Thirdly, advocacy networks such as the case studies included here are particularly well suited for such negotiations. They offer ways of breaking the siloes of academic research groups and allow researchers to engage with the public, wider disciplines, and policymakers. They allow the inclusion of different disciplinary, societal, and policy viewpoints and a forum to engage and negotiate about appropriate framings. Diversity within networks (disciplinary and geographic) and links with a wider range of actors outside research (policy, communities, private sector, healthcare sector, charities, and activists) are needed to develop solutions that are sensitive to the available resources and environmental and socio-economic factors influencing health behaviours, cultural practices, and differences in behaviours based on ethnicity/income groups. Our recommendation in this context is to further broaden advocacy coalitions to also include more non-scientific, non-health, and non-policy actors, such as activists and community members.
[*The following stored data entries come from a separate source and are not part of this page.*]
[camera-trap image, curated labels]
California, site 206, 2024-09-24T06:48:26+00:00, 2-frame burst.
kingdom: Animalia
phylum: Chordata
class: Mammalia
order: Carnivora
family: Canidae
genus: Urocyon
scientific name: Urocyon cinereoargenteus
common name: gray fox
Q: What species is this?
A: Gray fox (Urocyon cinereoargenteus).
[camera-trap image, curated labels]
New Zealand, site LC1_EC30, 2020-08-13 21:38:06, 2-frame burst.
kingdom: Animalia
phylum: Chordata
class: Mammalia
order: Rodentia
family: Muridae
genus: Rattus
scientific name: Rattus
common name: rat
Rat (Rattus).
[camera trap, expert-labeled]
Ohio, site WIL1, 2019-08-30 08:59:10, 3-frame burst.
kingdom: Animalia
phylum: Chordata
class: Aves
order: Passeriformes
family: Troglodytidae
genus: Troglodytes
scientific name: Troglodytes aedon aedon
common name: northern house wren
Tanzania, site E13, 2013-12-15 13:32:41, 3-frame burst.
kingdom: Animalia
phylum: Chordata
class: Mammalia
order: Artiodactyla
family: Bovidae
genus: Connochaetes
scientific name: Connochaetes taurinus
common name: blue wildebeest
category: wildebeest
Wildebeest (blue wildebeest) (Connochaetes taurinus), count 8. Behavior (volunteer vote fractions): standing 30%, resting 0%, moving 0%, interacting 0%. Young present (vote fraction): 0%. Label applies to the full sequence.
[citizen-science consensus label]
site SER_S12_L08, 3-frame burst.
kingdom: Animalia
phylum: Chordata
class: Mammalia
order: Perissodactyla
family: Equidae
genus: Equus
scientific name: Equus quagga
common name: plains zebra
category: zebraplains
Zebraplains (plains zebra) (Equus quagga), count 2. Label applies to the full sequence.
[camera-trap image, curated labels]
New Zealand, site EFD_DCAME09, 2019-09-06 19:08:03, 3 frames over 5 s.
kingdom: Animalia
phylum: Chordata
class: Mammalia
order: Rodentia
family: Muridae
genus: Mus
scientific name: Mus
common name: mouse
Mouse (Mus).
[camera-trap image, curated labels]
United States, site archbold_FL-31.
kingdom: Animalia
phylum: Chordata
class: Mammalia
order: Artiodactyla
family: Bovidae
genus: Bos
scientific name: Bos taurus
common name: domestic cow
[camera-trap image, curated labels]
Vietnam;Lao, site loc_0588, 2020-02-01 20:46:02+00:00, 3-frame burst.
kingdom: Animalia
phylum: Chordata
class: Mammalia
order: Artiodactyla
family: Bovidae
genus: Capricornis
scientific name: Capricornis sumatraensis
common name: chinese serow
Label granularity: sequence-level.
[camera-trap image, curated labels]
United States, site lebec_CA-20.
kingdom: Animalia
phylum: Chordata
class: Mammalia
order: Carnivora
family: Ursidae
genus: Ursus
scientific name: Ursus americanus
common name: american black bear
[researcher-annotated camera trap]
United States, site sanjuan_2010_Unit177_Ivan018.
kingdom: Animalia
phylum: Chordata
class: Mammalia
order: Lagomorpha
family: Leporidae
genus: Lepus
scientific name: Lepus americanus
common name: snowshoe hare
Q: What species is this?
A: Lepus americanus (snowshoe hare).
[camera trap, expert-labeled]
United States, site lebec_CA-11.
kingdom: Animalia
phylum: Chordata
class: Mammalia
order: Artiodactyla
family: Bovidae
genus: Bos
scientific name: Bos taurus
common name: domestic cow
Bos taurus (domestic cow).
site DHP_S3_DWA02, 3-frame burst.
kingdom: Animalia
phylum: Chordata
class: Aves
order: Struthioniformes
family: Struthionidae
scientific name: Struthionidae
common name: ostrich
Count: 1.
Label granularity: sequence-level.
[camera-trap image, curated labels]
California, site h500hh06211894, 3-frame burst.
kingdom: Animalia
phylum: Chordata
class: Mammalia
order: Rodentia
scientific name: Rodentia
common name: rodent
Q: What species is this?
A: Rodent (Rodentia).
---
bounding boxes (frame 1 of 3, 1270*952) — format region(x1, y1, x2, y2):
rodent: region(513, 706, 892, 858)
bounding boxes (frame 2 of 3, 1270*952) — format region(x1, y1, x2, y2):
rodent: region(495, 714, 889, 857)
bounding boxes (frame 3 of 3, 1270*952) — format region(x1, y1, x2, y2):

Co-creating frames is a way of making them more socially robust and aligned with values of social justice and equality, as work in the Preconception Partnership has shown when including civic society. In order to pursue co-creation effectively, it is important to include a wider range of stakeholders (including civic society) proactively and early on, including them in upstream discussions about what appropriate frames and goals are, and not only downstream. Such engagement can help ensure that the very goals of advocacy networks (such as ‘improving health’) should not be taken as given, but up for negotiation when engaging collectively in finding appropriate frames for translating DOHaD into policy and society.
In conclusion, we argue that a return to ‘business as usual’ by adopting medical and individual framings for DOHaD translation would be inadequate to address the increasing disparities in MNCH, obesity, and NCD-related issues. Such a global outlook, which includes justice and addressing inequalities, will help in translating the DOHaD and lifecourse models into policy that integrates not only life stages from preconception but also all wider societal factors that shape human well-being.